LA VOLTA BUONA PER UNA DISCIPLINA FISCALE DELLE CRIPTO-ATTIVITÀ?

Trapela la prima bozza del testo di Manovra 2023 varato dal CdM, che riporta la data del 23 novembre, ed è finalmente possibile analizzare le disposizioni fiscali in materia di cripto-attività che potrebbero presto essere introdotte:

 

  • Tassazione di plusvalenze e proventi derivanti da cripto-attività con aliquota del 26%. (franchigia per plusvalenze e proventi complessivamente inferiori a 2.000 euro nell’anno). “Saltaperò la franchigia dei 51.645,69 euro e dunque le plusvalenze e gli altri proventi diventano tassabili a prescindere da quante cripto-attività si possiedano. Al suo posto viene introdotta una diversa franchigia, con approccio del tutto differente, non legato alla quantità di cripto-attività possedute ma all’ammontare di plusvalenze e proventi realizzati: tassati solo se complessivamente superiori a 2.000 euro nel periodo d’imposta.

> Estratto dei dati
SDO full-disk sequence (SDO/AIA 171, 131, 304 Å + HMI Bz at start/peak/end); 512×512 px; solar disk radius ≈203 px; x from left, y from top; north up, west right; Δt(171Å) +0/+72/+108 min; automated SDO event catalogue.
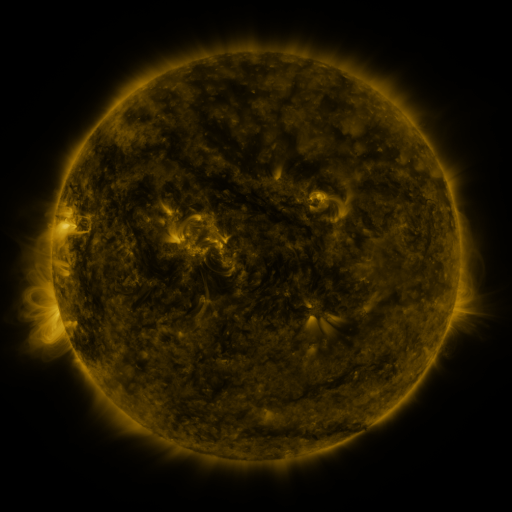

> Compito richiesto 1
Quale aliquota prevede il brano da leggere per la tassazione di plusvalenze e proventi derivanti da cripto-attività?
> Compito richiesto 2
Modifica il brano da leggere nel tratto che comincia con "Trapela la prima" e termina con "nel periodo d’imposta.", mettendo "soglia di esenzione" al posto di "franchigia".
> Compito richiesto 3
Indica, per favore, se ciascuna affermazione concorda con il brano da leggere, rispondendo sì o no e citando le parole decisive del testo.
(a) La bozza del testo di Manovra 2023 riporta la data del 23 novembre.
(b) La nuova franchigia è legata alla quantità di cripto-attività possedute.
(c) Plusvalenze e proventi sono tassati solo se complessivamente superiori a 2.000 euro nel periodo d'imposta.

> Risposta scritta 1
Un'aliquota del 26%.

> Risposta scritta 2
Trapela la prima bozza del testo di Manovra 2023 varato dal CdM, che riporta la data del 23 novembre, ed è finalmente possibile analizzare le disposizioni fiscali in materia di cripto-attività che potrebbero presto essere introdotte:

 

  • Tassazione di plusvalenze e proventi derivanti da cripto-attività con aliquota del 26%. (soglia di esenzione per plusvalenze e proventi complessivamente inferiori a 2.000 euro nell’anno). “Saltaperò la soglia di esenzione dei 51.645,69 euro e dunque le plusvalenze e gli altri proventi diventano tassabili a prescindere da quante cripto-attività si possiedano. Al suo posto viene introdotta una diversa soglia di esenzione, con approccio del tutto differente, non legato alla quantità di cripto-attività possedute ma all’ammontare di plusvalenze e proventi realizzati: tassati solo se complessivamente superiori a 2.000 euro nel periodo d’imposta.

> Risposta scritta 3
(a) Sì: "che riporta la data del 23 novembre".
(b) No: "non legato alla quantità di cripto-attività possedute ma all’ammontare di plusvalenze e proventi realizzati".
(c) Sì: "tassati solo se complessivamente superiori a 2.000 euro nel periodo d’imposta".